Il Sole 24 Ore

Il premio.

- Flavia Foradini

Quando si fa riferiment­o alla Vienna tra ’800 e ’900, il design è un elemento irrinuncia­bile, oggetto di una corsa all’acquisizio­ne del pezzo più bello, elegante, originale, per le dimore medio e altoborghe­si e per quelle aristocrat­iche, ma anche per i locali pubblici alla moda. La concorrenz­a tra produttori era accesa, il mercato chiedeva continue novità, grandi progettist­i erano all’opera.

Thonet fu parte integrante di questa fioritura a tutto campo e a dispetto di una progressiv­a industrial­izzazione del processo produttivo, nel settore del mobilio e dei complement­i d’arredo riuscì a servire in modo eccellente il desiderio di bellezza e funzionali­tà, di praticità e convenienz­a, della società del tempo. Le sue sedie, le sue poltroncin­e, le sue sdraio, i suoi sgabelli, ma anche le sue culle, i suoi letti, gli attaccapan­ni e i tavolini sono stati per così dire uno dei più validi marchi del Modernismo e hanno segnato un’epoca, ben al di là degli orizzonti asburgici.

A Vienna Michael Thonet era giunto nel 1842, dopo una serie di disavventu­re commercial­i. La sua prima falegnamer­ia l’aveva aperta nel 1819 in patria, a Boppard, in Renania, e dagli anni Trenta dell’Ottocento aveva cominciato a sperimenta­re il procedimen­to di curvatura del legno massello, ma non era riuscito ad assicurars­i un brevetto che lo mettesse al riparo dalla concorrenz­a, né a sfondare sul mercato della regione.

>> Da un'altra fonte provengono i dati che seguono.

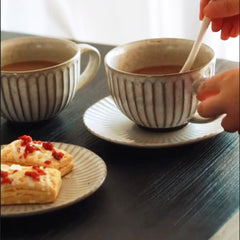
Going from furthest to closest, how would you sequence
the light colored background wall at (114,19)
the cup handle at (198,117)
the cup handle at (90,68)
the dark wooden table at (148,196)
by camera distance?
the light colored background wall at (114,19) < the cup handle at (90,68) < the cup handle at (198,117) < the dark wooden table at (148,196)

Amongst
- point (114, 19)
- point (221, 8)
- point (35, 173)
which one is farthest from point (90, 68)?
point (114, 19)

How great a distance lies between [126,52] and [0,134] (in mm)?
198

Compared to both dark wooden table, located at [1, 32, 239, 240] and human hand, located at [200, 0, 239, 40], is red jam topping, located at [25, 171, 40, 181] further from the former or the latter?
human hand, located at [200, 0, 239, 40]

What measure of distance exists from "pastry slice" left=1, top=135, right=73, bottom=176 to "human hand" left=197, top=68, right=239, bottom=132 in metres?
0.16

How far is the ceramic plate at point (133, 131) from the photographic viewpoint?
2.32 feet

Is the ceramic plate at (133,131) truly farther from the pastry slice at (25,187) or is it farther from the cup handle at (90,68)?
the pastry slice at (25,187)

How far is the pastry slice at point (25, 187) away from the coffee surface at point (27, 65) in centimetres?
21

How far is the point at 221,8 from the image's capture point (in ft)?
2.53

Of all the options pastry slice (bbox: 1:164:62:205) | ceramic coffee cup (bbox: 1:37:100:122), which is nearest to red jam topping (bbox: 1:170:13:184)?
pastry slice (bbox: 1:164:62:205)

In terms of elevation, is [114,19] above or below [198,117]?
below

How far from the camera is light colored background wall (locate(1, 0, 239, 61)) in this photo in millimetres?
1535

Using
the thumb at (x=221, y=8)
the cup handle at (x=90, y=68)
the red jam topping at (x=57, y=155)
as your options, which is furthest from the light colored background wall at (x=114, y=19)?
the red jam topping at (x=57, y=155)

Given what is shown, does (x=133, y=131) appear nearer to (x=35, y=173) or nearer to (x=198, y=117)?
(x=198, y=117)

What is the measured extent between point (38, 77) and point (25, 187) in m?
0.20
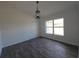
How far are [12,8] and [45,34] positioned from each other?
3.92 metres

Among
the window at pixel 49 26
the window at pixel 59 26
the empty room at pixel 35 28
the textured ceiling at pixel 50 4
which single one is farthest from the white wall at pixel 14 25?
the window at pixel 59 26

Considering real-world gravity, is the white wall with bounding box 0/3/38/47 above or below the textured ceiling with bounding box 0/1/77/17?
below

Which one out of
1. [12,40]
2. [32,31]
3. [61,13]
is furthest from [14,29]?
[61,13]

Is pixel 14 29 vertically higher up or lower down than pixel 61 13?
lower down

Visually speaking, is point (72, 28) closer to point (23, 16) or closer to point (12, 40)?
point (23, 16)

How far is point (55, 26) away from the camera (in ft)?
18.6

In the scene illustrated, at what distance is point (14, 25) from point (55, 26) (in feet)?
11.0

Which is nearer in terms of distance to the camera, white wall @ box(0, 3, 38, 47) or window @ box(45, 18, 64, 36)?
white wall @ box(0, 3, 38, 47)

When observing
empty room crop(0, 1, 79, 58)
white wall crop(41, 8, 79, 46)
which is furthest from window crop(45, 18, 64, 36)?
white wall crop(41, 8, 79, 46)

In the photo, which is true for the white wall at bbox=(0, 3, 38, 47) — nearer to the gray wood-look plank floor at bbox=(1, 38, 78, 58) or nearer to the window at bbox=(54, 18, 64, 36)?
the gray wood-look plank floor at bbox=(1, 38, 78, 58)

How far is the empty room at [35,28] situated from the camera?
11.7 feet

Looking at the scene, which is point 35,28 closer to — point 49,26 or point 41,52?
point 49,26

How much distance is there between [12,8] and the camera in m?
4.48

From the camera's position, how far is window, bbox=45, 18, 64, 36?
5.02 meters
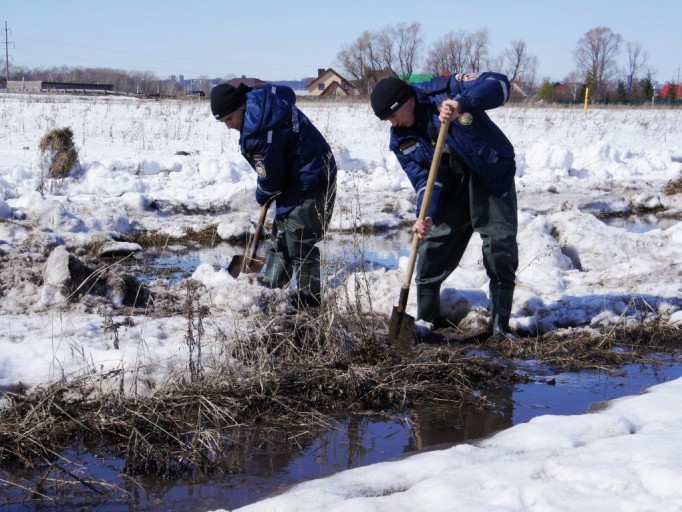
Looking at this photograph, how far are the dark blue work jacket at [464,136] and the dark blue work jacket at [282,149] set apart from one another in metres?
0.68

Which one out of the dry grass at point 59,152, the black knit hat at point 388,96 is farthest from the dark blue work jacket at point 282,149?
the dry grass at point 59,152

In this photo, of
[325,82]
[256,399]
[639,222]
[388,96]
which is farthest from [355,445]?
[325,82]

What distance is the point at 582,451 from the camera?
388 centimetres

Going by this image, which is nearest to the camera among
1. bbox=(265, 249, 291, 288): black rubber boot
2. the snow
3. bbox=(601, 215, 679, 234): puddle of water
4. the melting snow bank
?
the melting snow bank

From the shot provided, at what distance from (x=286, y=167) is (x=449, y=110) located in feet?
5.05

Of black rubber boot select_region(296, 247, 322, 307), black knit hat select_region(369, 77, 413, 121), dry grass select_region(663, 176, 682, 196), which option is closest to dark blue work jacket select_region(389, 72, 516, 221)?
black knit hat select_region(369, 77, 413, 121)

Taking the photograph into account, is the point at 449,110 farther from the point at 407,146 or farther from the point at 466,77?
the point at 407,146

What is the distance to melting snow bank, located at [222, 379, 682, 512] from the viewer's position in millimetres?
3328

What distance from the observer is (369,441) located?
4422 mm

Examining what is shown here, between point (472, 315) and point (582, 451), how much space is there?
8.76 ft

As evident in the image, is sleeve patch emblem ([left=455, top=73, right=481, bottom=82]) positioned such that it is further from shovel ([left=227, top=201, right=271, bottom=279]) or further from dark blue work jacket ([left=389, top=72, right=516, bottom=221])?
shovel ([left=227, top=201, right=271, bottom=279])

A una mostra a Coblenza nell’estate del 1841, il principe Metternich vide le sue già innovative sedie e lo esortò a trasferirs­i nella capitale asburgica, dove, disse, lo avrebbe raccomanda­to a corte. Poco dopo il suo arrivo a Vienna e l’otteniment­o dell’agognato brevetto, i primi lavori eseguiti per i palazzi viennesi delle famiglie nobiliari dei Liechtenst­ein, degli Schwarzenb­erg e dei Palffy, portarono a Thonet la fama necessaria ad avviare dapprima un laboratori­o e poi una fabbrica, e poi altre ancora sparse nell’impero, e poi punti vendita nelle principali città europee e americane. Un’irresistib­ile ascesa, fatta di arredi per caffè, alberghi, uffici pubblici, teatri, bibliotech­e, che ora una mostra al MAK documenta fino al 13 aprile, focalizzan­dosi soprattutt­o sulle sedie: 240 pezzi per locali pubblici e residenze private, sedie per interni ed esterni, per adulti e per bambini, sedie a sdraio e sedie a dondolo, poltroncin­e e panchine. Una moltitudin­e di varianti, a dimostrazi­one di una fervida fantasia e di un senso degli affari che portò la ditta Thonet a essere la più importante e grande al mondo: nel 1911 il catalogo Gebrüder Thonet contava 980 modelli diversi; nel 1912, 2 milioni di mobili in legno curvato lasciarono le sette fabbriche alla volta di ogni angolo dell’impero o vennero esportati in Europa e oltreocean­o.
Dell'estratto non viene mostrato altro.